▸ Input
* * * * * * * * *

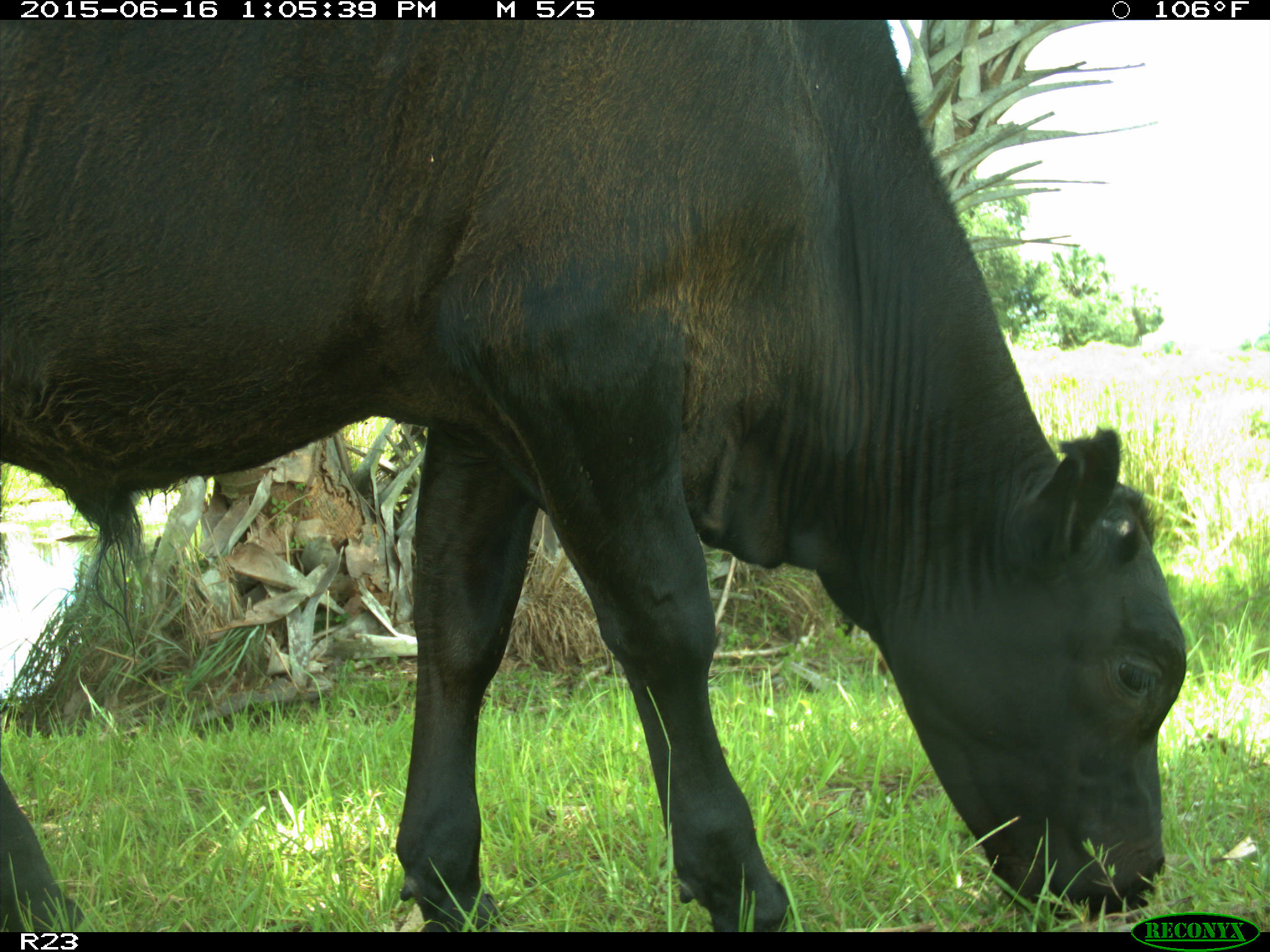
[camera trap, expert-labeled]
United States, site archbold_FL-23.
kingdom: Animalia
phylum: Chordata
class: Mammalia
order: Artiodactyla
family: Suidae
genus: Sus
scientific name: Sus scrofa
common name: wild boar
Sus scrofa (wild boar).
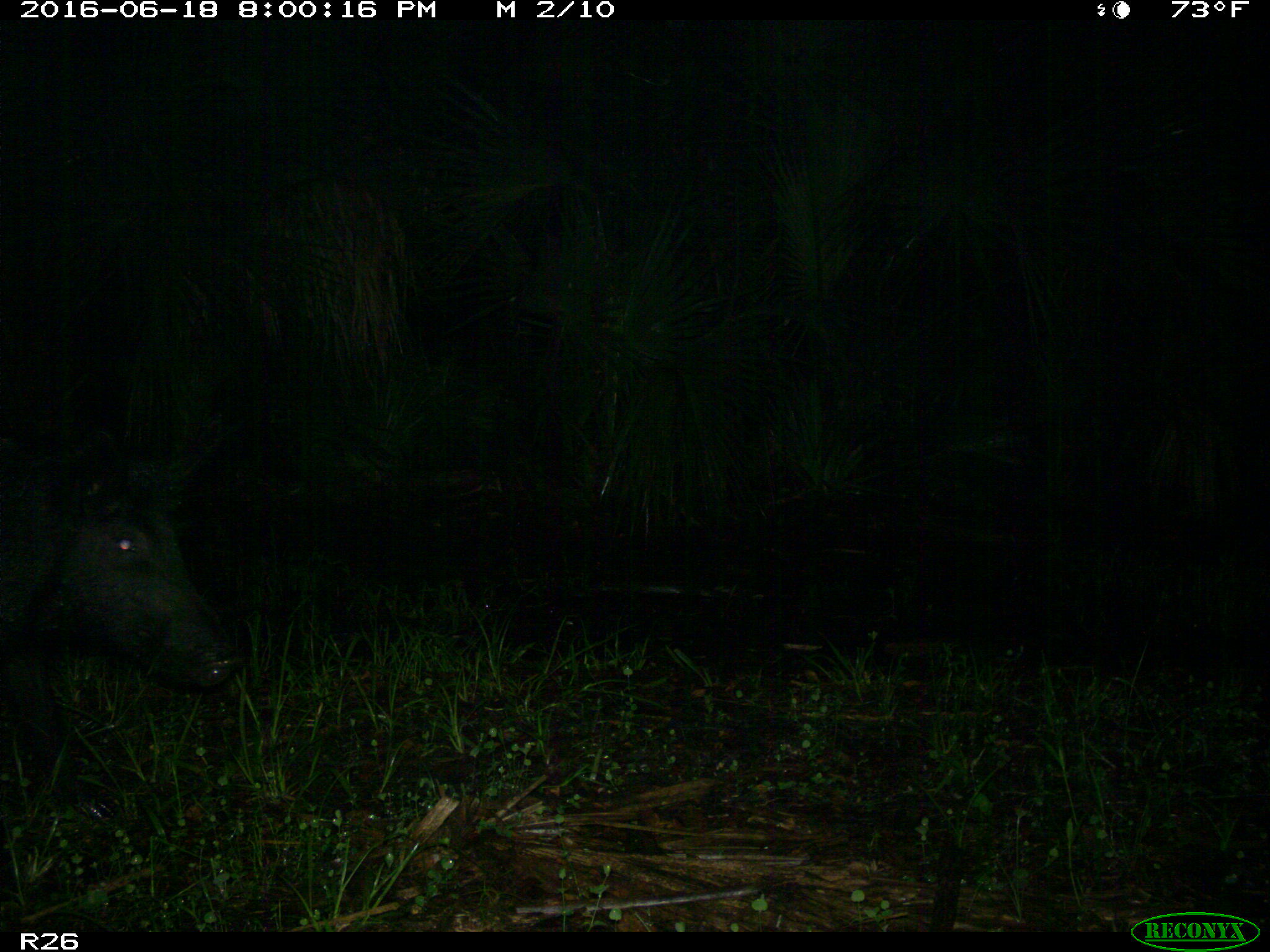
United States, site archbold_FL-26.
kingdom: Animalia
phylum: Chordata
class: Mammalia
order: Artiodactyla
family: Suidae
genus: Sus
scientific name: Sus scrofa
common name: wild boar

* * * * * * * * *

Every line that holds the word "site" should be copied from the records.

▸ Completed exercise
United States, site archbold_FL-23.
United States, site archbold_FL-26.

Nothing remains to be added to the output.